═════ Data shown
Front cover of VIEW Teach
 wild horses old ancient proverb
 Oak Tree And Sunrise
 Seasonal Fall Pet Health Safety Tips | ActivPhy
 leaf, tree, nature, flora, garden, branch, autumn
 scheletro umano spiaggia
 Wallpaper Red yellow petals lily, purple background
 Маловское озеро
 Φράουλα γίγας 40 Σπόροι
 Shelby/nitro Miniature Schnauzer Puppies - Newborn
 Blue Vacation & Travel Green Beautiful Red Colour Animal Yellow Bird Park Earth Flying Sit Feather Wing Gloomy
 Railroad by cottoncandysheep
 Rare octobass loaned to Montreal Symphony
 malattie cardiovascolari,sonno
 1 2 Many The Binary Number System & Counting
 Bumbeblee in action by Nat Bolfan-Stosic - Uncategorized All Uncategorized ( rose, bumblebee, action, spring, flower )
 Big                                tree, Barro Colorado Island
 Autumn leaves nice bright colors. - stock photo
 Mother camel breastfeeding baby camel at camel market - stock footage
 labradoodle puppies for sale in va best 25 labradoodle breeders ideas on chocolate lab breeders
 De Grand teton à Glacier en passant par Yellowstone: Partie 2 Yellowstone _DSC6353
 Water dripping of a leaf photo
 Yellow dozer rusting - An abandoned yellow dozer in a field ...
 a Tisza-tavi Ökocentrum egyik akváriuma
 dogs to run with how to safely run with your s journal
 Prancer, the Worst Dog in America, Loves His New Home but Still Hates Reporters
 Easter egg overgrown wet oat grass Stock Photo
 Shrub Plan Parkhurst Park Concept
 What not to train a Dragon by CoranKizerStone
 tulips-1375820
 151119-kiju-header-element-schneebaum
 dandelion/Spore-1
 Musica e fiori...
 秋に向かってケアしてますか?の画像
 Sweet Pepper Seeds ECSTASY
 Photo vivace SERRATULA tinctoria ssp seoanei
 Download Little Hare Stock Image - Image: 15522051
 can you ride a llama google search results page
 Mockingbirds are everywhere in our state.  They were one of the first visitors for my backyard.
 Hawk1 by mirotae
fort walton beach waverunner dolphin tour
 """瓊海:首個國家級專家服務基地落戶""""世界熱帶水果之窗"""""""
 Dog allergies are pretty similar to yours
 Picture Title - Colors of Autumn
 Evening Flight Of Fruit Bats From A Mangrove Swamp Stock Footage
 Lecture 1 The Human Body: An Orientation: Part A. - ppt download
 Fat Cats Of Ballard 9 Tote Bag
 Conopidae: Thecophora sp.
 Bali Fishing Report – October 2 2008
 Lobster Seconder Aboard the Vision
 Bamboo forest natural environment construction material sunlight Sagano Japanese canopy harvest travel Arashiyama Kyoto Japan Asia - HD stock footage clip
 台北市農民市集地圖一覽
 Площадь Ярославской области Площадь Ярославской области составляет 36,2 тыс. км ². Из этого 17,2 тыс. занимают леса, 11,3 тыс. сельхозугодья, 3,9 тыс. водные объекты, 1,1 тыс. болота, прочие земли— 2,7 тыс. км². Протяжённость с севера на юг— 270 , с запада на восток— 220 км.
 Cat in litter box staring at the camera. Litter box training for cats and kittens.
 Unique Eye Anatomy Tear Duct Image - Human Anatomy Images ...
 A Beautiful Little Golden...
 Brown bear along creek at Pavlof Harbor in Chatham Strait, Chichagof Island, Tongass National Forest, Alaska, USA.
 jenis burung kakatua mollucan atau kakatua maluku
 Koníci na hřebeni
══════════
Problem statement ->
Count the lines in the entries where the string "Human" appears, and report only the number.

Reply to the exercise ->
2